Longfei Wu

Research Project – Longfei Wu/Jan Philipp Hofmann

The request for sustainable energy is one of the top priorities on the world’s strategic research agenda. Sunlight is an abundant renewable energy source and only 1.2 hours of sunlight correspond to the global energy consumption for a whole year. Photoelectrochemical (PEC) water splitting is an attractive approach to generate hydrogen as a clean chemical fuel from solar energy.
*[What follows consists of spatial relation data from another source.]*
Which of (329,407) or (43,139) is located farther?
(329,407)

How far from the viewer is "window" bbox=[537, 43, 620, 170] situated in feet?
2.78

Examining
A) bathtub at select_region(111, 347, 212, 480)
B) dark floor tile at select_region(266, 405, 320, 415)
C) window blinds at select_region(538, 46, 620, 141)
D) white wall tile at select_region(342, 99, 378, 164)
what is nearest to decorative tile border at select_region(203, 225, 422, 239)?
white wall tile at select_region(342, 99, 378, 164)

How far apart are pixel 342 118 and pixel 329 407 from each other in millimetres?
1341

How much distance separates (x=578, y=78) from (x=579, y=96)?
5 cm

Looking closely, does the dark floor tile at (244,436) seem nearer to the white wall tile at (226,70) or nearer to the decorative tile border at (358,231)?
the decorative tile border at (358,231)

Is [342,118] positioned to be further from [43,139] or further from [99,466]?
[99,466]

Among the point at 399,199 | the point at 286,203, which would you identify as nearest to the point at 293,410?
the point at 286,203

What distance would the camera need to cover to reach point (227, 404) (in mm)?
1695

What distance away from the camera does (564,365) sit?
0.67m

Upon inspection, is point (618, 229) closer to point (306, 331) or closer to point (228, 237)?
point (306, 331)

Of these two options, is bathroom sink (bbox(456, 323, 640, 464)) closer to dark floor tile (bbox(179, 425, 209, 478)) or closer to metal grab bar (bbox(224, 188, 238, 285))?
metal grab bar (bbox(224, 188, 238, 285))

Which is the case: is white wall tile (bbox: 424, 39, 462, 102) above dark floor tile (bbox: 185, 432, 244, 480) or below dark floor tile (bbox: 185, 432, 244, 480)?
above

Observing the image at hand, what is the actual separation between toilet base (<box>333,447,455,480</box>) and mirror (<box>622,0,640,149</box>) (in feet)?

Concerning photovoltaics, the unique properties of iron pyrite (FeS2), which include an exceptionally large optica absorption coefficient in the visible region (α>105 cm-1 at hν >1.5 eV), suitable band gap (~0.95 eV), large element abundance, nontoxicity, as well as low material refinement costs, make it a promising candidate material to address the Solar Fuel challenge. The high absorption coefficient of iron pyrite provides a unique opportunity among inorganic materials to incorporate a very thin absorption layer (<100 nm) in a light harvesting device to capture most of the incident solar radiation. However, the material suffers from thermodynamically unstable particle surfaces which are terminated with sulfur dimers caused sulfur vacancies and phase impurities that leads to a high dark current. Therefore, a protection layer is needed to inhibit deleterious reactions. For this project, we will choose MoS2, with a bulk band gap of 1.2 eV, as the protection layer. MoS2 has previously been shown to be a stable and active hydrogen evolution reaction (HER) catalyst. This material is therefore a suitable candidate for combining catalyst and protection layer functionality in only one material.

Pyrite thin films have been synthesized by various techniques, however, pyrite growth by CVD provides a suitable way to obtain phase pure pyrite films with large grain size, less defect sites and a controllable thickness. By changing metal precursors, MoS2 can be grown on top of iron pyrite. The as-obtained multilayer sulfides will be explored as photo cathodes for the solar-driven hydrogen evolution reaction.

For better understanding of the construction of multilayer sulfide films and their photoelectrochemical properties, the project is mainly focused on the following tasks:

  1. Controllable synthesis of iron pyrite films by CVD and evaluation of photovoltaic properties
  2. Layered growth of MoS2 on pyrite films and film composition analysis by XPS
  3. Study of photoelectrocatalytic properties of as-prepared multilayer films by photoelectrochemical methods and stability assessment towards photocorrosion


 [1]     N. Berry, M. Cheng, C.L. Perkins, M. Limpinsel, J. C. Hemminger and M. Law, “Atmospheric-Pressure Chemical Vapor Deposition of Iron Pyrite Thin Films.” Adv. Energy Mater., 2 (2012) 1124–35.

[2]      S. Seefeld, M. Limpinsel, Y. Liu, N. Farhi, A. Weber, Y. Zhang, N. Berry, Y. J. Kwon, C. L. Perkins, J. C. Hemminger, R. Wu and M. Law, “Iron Pyrite Thin Films Synthesized from an Fe(acac)3 Ink.” J. Am. Chem. Soc., 135 (2013), 4412-24.